Text shown:
Union Jack at half mast over Buckingham Palace

Or, rather, it reels in a kind of incredulity. For the vast majority of us, royalist or republican, the Queen’s been part of our psychological fabric since forever. And, as our Political Correspondent Peter Spencer reports, the fact that we’ve got a new Prime Minister, as well as a new monarch, rather pales into insignificance.

Because Liz Truss is actually the fifteenth leader Elizabeth 2nd appointed, the Downing Street earthquake feels more like a distant tremor.

Cue wall-to-wall media coverage of the nostalgia, obsequies, ceremonies and collective curiosity about King Charles 3rd.

The slickness of it all will be on a par with Putin’s blanket propaganda about how brilliantly Russia’s doing in Ukraine.

This is not to be disparaging. But what’s codenamed ‘Operation London Bridge’ has been many years in the making.

Notwithstanding the affection so many of the organisers doubtless feel, there’s always been a pragmatic acceptance of reality.

Best summed up by a fatally wounded character in Shakespeare’s Henry 4th Part One.

‘Thought’s the slave of life, and life, Time’s fool. And Time, that takes survey of all the world, must have a stop.’

Very likely that idea’s reverberating in many mourners’ minds as they contemplate not only Her Majesty’s mortality – but also their own.

Something of the bittersweet there, as few of us could imagine carrying on working, on our pins, with a smile on our faces, at ninety-six.

But the footage of last week’s Truss for PM ceremony at Balmoral is there for all to see.

Planning for the monarchical handover, however, was a bit easier when it started, decades before it was realistically expected to happen.

Doubtless alongside other broadcasters, Sky News was certainly doing just that all those years ago.

Famously, ahem, when the presenters were doing the black tie routine in the off-air studio one of the techies misunderstood the situation.

A loyal and hardworking chap, he duly started digging out relevant videotapes, which in itself shows how long ago it was.

But he also paused for a moment to ring his mum in Australia.

She was so struck by the news that she called her local media outlet, which started broadcasting it, sourcing Sky.

National networks quickly picked it up, and calls to the newsdesk for corroboration, from the other side of the world, were soon flooding in.

Recorded information:
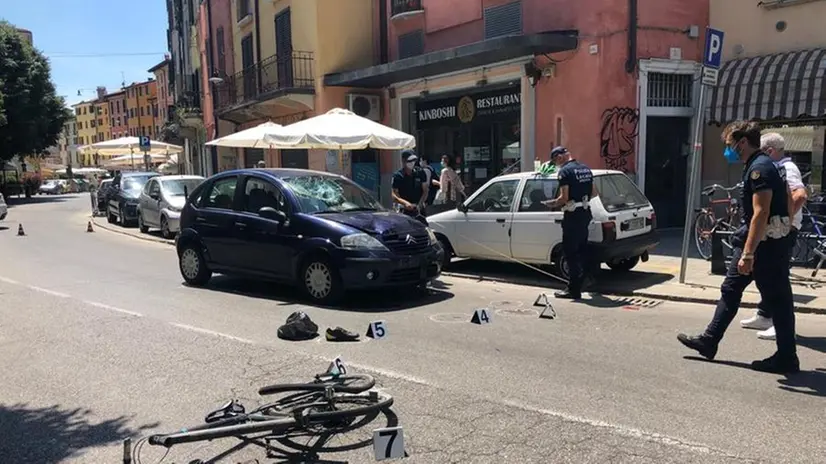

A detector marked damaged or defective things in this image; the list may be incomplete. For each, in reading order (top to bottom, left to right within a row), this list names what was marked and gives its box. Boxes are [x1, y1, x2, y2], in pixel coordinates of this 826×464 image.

shattered windshield [280, 176, 384, 214]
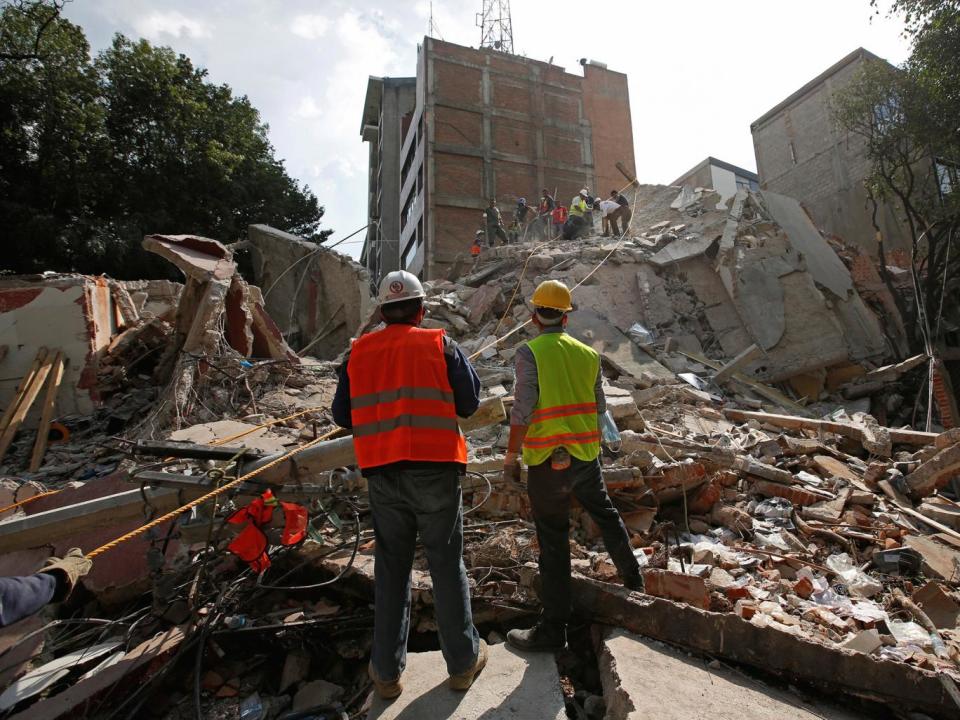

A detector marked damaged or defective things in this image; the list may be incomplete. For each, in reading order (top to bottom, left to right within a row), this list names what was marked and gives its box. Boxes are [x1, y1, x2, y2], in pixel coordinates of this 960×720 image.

broken concrete slab [366, 644, 568, 716]
broken concrete slab [600, 632, 864, 720]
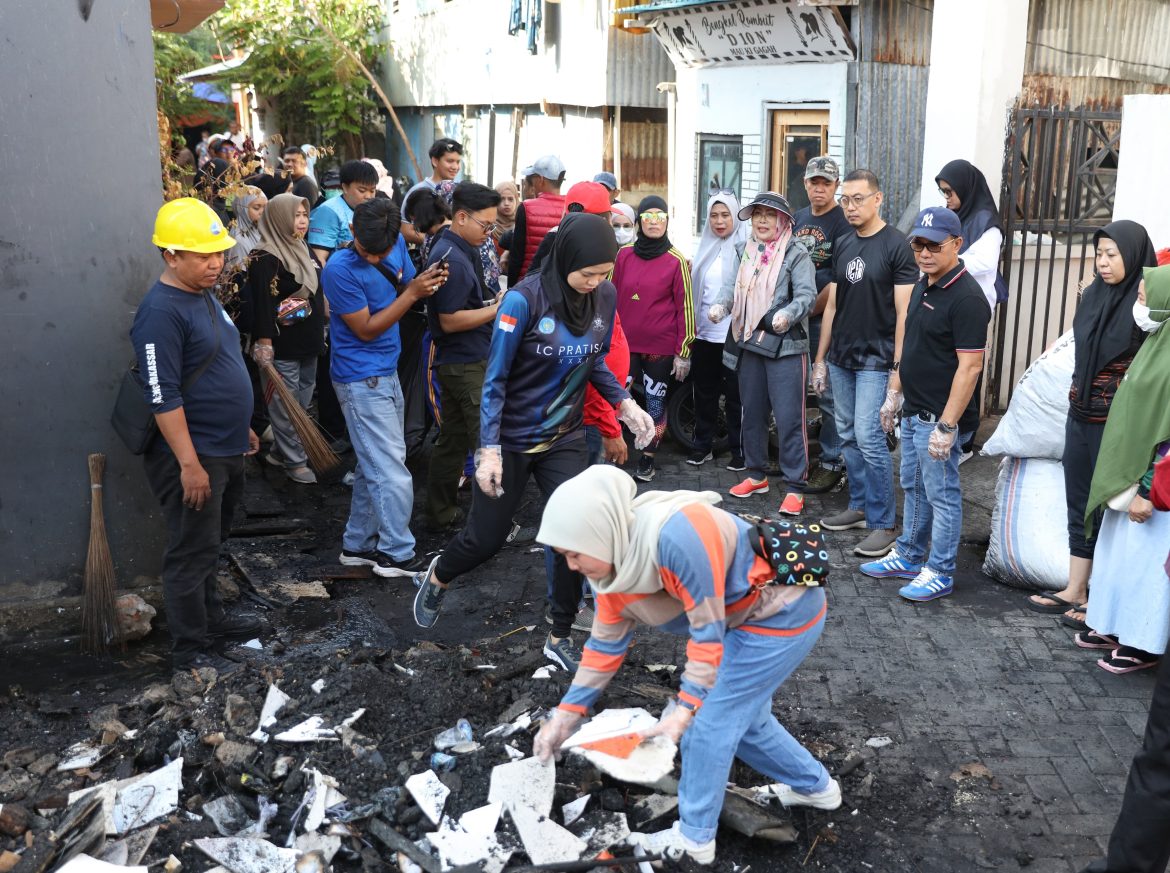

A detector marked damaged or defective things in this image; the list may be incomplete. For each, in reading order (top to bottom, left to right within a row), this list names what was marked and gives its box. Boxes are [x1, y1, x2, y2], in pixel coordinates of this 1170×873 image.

fire damage site [0, 450, 1040, 872]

To-do list:
1. In the Buckingham Palace text, translate this sentence into Spanish: "But he also paused for a moment to ring his mum in Australia."
2. Transcribe the whole listing below the Buckingham Palace text line for line, and leave the pictures out of your answer.

Expected results:
1. Pero también se detuvo un momento para llamar a su mamá en Australia.

2.
A detector marked damaged or defective things in this image; the list may be incomplete. For each, in reading order (top to bottom, left to right within a row), this list names what was marked and gives its box. Boxes are [x1, y1, x2, y2], in pixel coordinates of this 826×464 image.

shattered windshield [280, 176, 384, 214]

A detector marked damaged or defective things in this image; the list may be incomplete. For each, in reading order (top to bottom, left to right within a row), this list names what was marked and gives its box. Boxes are [x1, y1, x2, y2], in pixel coordinates of this 960×720 image.

broken concrete slab [366, 644, 568, 716]
broken concrete slab [600, 632, 864, 720]

A detector marked damaged or defective things in this image; the list may be incomplete. For each, in reading order (top to bottom, left to right within a row), this list names what was marked and gives its box. Boxes are [x1, y1, x2, y2], in pixel coordinates of this 1170×873 image.

fire damage site [0, 450, 1040, 872]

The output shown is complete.